= Work to complete =
Return the listing below verbatim. Pictures do not belong in the copy.

= Supplied data =
# # #

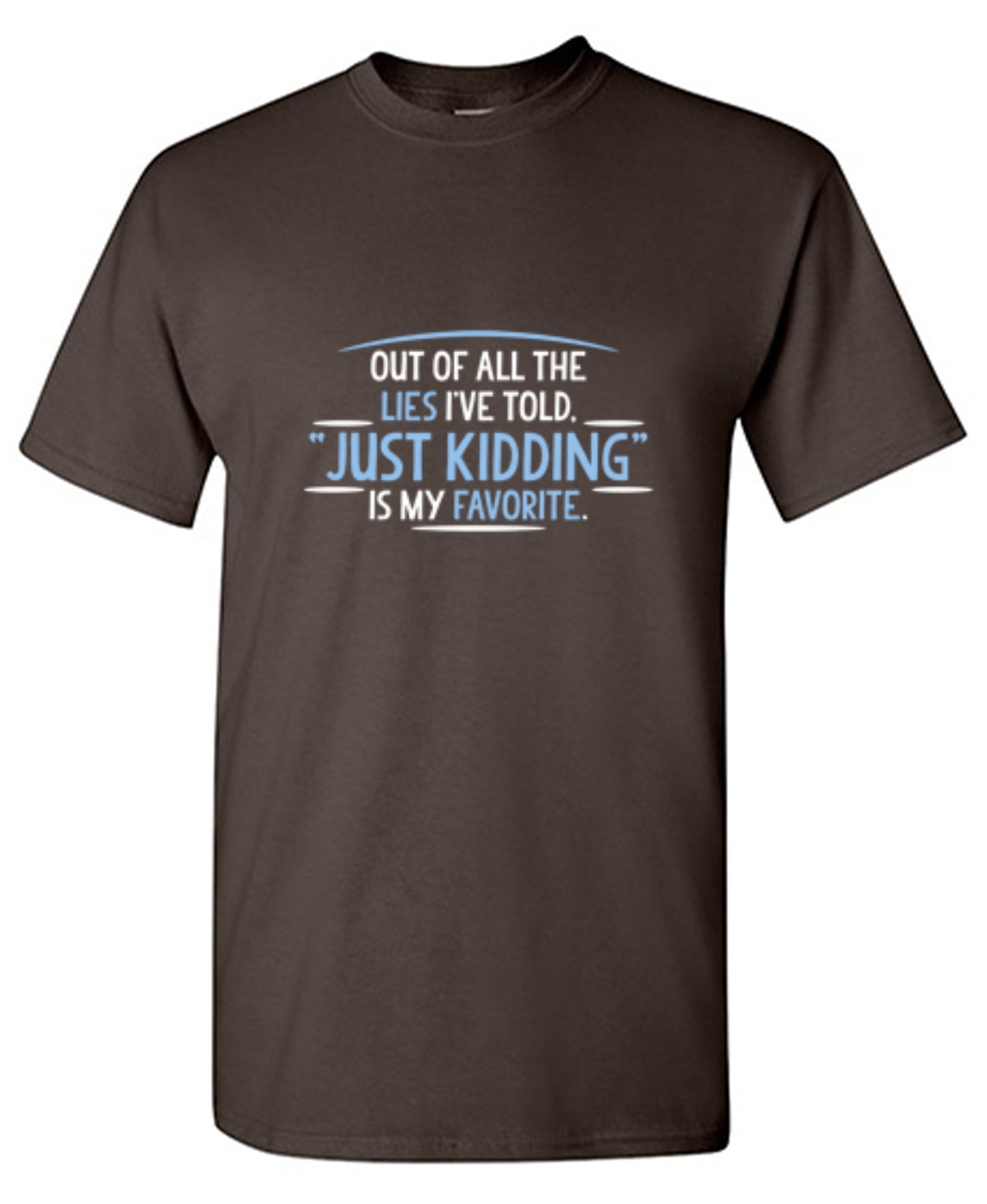 Funny T-Shirts design "Of All The Lies I've Told "Just Kidding" Is My Favorite T-Shirt"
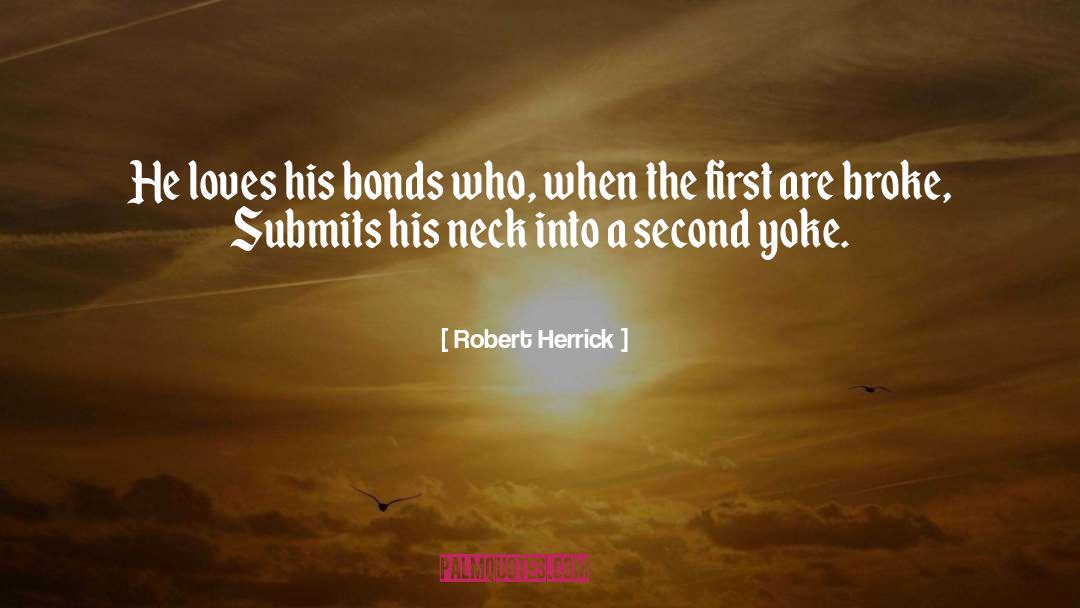 Second Dimension quotes by Robert Herrick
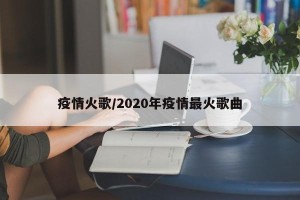 疫情火歌/2020年疫情最火歌曲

# # #

= Response box =
 Funny T-Shirts design "Of All The Lies I've Told "Just Kidding" Is My Favorite T-Shirt"
 Second Dimension quotes by Robert Herrick
 疫情火歌/2020年疫情最火歌曲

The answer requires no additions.